▶ **INSTRUCTION**: Update the records from their start through the line containing "6.87 metres", changing "exact" to "precise" and leaving everything else as it is. Return only those lines.

-------- DATASET --------

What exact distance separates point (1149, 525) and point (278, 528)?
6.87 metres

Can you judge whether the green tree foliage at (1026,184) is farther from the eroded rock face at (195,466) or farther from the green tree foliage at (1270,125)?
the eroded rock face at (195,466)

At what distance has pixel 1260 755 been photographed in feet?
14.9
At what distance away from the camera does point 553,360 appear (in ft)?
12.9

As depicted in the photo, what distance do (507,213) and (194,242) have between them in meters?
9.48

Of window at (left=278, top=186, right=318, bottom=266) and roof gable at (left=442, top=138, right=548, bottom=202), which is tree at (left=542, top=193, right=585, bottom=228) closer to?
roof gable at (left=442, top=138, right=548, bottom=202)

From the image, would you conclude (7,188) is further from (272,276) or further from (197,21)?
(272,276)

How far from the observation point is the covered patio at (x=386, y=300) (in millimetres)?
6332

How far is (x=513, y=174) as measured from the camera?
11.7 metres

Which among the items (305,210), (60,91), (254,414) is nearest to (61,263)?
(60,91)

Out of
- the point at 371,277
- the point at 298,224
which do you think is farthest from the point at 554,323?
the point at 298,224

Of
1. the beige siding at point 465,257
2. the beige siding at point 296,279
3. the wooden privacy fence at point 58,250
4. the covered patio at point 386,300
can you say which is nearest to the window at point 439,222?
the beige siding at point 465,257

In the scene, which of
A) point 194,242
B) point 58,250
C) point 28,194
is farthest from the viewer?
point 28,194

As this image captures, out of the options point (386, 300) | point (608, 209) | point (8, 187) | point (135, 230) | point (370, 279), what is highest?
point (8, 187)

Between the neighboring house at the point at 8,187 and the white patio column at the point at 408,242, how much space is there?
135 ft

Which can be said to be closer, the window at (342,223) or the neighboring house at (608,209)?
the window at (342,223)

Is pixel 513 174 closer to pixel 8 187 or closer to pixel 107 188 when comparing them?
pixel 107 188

--------

▶ **OUTPUT**:
What precise distance separates point (1149, 525) and point (278, 528)?
6.87 metres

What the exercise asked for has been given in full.